Date: Wed, 2 Mar 2005 23:32:09 -0800 (PST)
From: Matt Hanson <[EMAIL PROTECTED]>
Subject: RE: [LIB] Mr. Barnacle

Hey Dick...

--- [EMAIL PROTECTED] wrote:
> 
> Matt, if the component measures zero across it, and that component is
> the fuse, it is good. Other devices, like resistors, may or may not be

> good.

Doh!!  Yeah... I meant to write... "if the resistance across the fuse is
>infinite<, then it's blown".

Are you familiar with what fuses look like on the 50/70 & 100/110 MBs
Richard?  I just opened up my 70 and found the fuse that Neil had me
work on is quite large compared to similar parts on the 110 MB.  It's
one of two such components on the 70 that's visible without removing the
heat sync.  

The 110 has nothing that looks similar, though I haven't pull the
heatsink on it to peak underneath.  The fuse from the 70 wouldn't even
fit under a heatsink.  There are about a dozen similar components on the
110 MB that are about 1/3 the size of that 70 fuse, and quite a number
even smaller. 
It doesn't seem any of those would be a fuse.  But I'd think a fuse
would look physically different, unless there are 1-2 dozen fuses on the
board. 
That doesn't seem likely.

> Usually you are measuring more than just the resistor when you place
> your meter leads across the resistor - you also get parallel paths 
> from other components connected to the resistor.
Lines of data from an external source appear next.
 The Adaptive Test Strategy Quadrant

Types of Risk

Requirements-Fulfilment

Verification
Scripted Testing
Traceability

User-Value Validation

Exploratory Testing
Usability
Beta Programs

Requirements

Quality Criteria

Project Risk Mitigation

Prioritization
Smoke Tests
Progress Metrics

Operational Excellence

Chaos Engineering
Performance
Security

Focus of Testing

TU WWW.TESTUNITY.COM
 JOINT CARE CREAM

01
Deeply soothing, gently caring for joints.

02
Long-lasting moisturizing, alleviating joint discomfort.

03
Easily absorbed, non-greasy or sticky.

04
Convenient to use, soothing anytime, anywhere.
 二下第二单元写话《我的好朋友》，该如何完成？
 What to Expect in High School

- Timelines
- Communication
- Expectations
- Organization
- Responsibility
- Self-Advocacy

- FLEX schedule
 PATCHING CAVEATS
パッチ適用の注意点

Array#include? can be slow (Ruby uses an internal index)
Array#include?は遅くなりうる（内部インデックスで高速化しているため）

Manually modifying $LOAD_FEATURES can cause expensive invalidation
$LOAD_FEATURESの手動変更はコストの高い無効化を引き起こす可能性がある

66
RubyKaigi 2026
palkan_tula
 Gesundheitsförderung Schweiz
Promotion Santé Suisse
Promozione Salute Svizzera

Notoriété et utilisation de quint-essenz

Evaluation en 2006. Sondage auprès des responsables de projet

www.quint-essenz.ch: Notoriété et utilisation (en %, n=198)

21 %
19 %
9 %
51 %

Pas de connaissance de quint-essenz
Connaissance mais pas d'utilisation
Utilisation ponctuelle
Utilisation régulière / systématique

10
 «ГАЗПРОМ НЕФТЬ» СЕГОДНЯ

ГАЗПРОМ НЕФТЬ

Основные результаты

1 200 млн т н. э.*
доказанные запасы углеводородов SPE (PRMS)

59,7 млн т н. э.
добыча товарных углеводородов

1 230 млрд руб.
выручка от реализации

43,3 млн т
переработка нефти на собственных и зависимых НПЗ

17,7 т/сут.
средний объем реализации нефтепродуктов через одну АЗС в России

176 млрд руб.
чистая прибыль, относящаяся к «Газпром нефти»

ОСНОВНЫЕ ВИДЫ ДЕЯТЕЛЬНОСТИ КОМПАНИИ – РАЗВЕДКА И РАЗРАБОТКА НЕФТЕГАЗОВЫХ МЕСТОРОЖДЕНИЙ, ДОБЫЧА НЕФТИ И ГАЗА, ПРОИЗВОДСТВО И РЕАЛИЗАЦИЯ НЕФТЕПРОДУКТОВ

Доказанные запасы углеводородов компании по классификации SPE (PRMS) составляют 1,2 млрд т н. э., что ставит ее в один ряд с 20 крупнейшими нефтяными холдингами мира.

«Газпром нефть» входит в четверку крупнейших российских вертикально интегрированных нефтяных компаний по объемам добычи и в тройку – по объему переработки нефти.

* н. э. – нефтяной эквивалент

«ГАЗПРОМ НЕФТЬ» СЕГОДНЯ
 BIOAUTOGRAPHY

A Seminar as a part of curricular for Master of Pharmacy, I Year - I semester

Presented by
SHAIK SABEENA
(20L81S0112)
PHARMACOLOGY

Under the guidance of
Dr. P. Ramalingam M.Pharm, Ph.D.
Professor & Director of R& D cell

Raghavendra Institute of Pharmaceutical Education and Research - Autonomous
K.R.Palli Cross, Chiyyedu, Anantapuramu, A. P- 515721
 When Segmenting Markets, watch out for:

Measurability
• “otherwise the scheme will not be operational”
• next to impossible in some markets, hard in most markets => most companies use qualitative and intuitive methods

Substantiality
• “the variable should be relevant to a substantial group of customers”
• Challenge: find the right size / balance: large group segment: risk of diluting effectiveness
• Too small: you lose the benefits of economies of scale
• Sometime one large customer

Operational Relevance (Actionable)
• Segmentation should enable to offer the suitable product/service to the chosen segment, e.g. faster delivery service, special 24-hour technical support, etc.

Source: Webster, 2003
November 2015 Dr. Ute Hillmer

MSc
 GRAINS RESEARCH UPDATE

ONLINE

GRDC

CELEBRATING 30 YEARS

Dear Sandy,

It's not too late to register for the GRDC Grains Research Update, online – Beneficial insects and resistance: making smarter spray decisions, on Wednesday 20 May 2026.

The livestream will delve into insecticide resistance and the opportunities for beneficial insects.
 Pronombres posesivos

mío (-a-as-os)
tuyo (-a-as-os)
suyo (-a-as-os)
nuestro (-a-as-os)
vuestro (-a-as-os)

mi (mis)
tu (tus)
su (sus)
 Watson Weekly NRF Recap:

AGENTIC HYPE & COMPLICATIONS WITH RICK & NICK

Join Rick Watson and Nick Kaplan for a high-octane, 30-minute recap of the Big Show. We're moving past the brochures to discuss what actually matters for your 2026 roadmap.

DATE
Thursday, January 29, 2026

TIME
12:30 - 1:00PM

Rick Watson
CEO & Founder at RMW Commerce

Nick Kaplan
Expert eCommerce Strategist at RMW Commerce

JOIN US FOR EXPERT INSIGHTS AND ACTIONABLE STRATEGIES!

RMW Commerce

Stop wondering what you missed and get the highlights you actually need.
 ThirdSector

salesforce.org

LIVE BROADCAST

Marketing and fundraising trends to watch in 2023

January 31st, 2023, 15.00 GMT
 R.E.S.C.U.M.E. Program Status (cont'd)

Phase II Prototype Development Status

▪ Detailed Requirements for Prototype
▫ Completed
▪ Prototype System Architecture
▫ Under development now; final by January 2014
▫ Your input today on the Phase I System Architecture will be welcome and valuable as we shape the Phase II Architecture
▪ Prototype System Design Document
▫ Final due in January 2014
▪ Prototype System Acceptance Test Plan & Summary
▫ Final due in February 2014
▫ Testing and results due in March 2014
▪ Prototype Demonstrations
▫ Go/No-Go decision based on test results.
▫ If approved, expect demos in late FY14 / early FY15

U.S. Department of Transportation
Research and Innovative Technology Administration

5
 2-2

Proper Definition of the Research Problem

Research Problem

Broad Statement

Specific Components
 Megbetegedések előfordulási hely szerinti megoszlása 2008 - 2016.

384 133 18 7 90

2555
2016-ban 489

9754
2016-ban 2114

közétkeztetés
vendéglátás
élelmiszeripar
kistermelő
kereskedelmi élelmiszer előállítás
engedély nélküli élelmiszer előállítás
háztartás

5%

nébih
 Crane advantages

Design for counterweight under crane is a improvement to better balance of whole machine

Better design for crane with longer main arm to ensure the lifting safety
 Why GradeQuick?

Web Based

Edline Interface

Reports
That's where my circuit testing abilities become severely handicapped. 
Measuring one component on its own I can deal with.  Components within
circuits on the other hand....   [EMAIL PROTECTED](*%!

Matt


> This is another case where a copy of the schematic would be extremely
> helpful. I sent a letter off to Toshiba support a few weeks ago 
> requesting the schematic, but received no reply.
> 
> Anyone have a contact inside Toshiba?
> 
> Dick
> 
> -----Original Message-----
> From: Matt Hanson [mailto:[EMAIL PROTECTED]
> Sent: Wednesday, March 02, 2005 2:30 PM
> To: Libretto
> Subject: Re: [LIB] Mr. Barnacle
> 
> 
> Date: Wed, 2 Mar 2005 11:29:09 -0800 (PST)
> From: Matt Hanson <[EMAIL PROTECTED]>
> Subject: Re: [LIB] Mr. Barnacle
> 
> 
> --- barnacle <[EMAIL PROTECTED]> wrote:
> > On Sunday 27 February 2005 23:35, you wrote:
> > 
> > > I recall you had me test to see if the resistance across the fuse
> > > on
> 
> > > the L70 was zero, and then solder a fuse wire across the top of
> > > the
> > > case.  The L70 is still going after all these years.  I may just 
> > > pull
> > the L110 out and see if I can spot any fuses in it.
> > 
> > Um, basically that was what I did - I looked for things in
> > fuse-style
> > packages  - look for quite a large package and markings like '3.15'
or
> 
> > similar.
> 
> Hmmm....  I've checked the 110 MB.  I haven't yet taken the 70 apart
> to look at the fuse we worked on.  But it seems it looked exactly the 
> same as a number of other components.  White case with silver metal 
> caps on either end.  The 110 MB has dozens of components that look 
> like that. And it seems the 70 did too, tho' my memory is always 
> pretty bad.
> 
> I don't know much about circuit testing.  Would any such component
> that measures 0 ohms across it be bad?  I know some resisters can 
> measure near zero, yet still are what the circuit calls for.
> 
> Will have to take the 70 apart.  I now have the original 100 MB
> running in the place of the dead 110 MB, and am wondering if clocking 
> it to 233 might be more stable than when I had it at 266.  It was 
> always shutting itself down at 266 due to overheating.  W2K is 
> obviously impossible to run at 166.